Cada vez que pasamos a la acción, cada vez que dejamos de ser meros espectadores de la tragedia humana, aun a sabiendas de que nuestra contribución es como una gota en un océano, estamos predicando con gran fuerza las bondades del carácter de Dios, nos convertimos en agentes de la salvación y cumplimos la misión encomendada por Jesús: “Y les dijo: id por todo el mundo y predicad el evangelio a toda criatura.” (Mr 16:15).
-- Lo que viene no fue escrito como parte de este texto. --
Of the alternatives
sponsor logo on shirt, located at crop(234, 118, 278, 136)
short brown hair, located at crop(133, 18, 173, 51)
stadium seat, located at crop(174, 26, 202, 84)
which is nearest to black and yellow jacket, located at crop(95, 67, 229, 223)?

El ébola, o cualquier otra de las terribles consecuencias del pecado, puede y debe despertarnos de la larga siesta en la que estamos sumidos soñando con que estar en posesión de una gran luz teológica es suficiente para ser salvos. ¿Sabes? Cuando Jesús venga como Rey de Reyes y Señor de Señores no nos preguntará por nuestros vastos conocimientos teóricos, sino por cómo la aceptación de la salvación, gratuitamente impartida por medio de Su sacrificio, ha sido sincera y transformadora de nuestras vidas hasta el punto de hacernos amar a la Humanidad como Él mismo lo hace. “Entonces el Rey dirá a los de su derecha: Venid, benditos de mi Padre, heredad el reino preparado para vosotros desde la fundación del mundo. Porque tuve hambre, y me disteis de comer; tuve sed, y me disteis de beber; fui forastero, y me recogisteis; estuve desnudo, y me cubristeis; enfermo, y me visitasteis; en la cárcel, y vinisteis a mí. […] Y respondiendo el Rey, les dirá: De cierto os digo que en cuanto lo hicisteis a uno de estos mis hermanos más pequeños, a mí lo hicisteis.” (Mat. 25: 34-36, 40 RVR1960).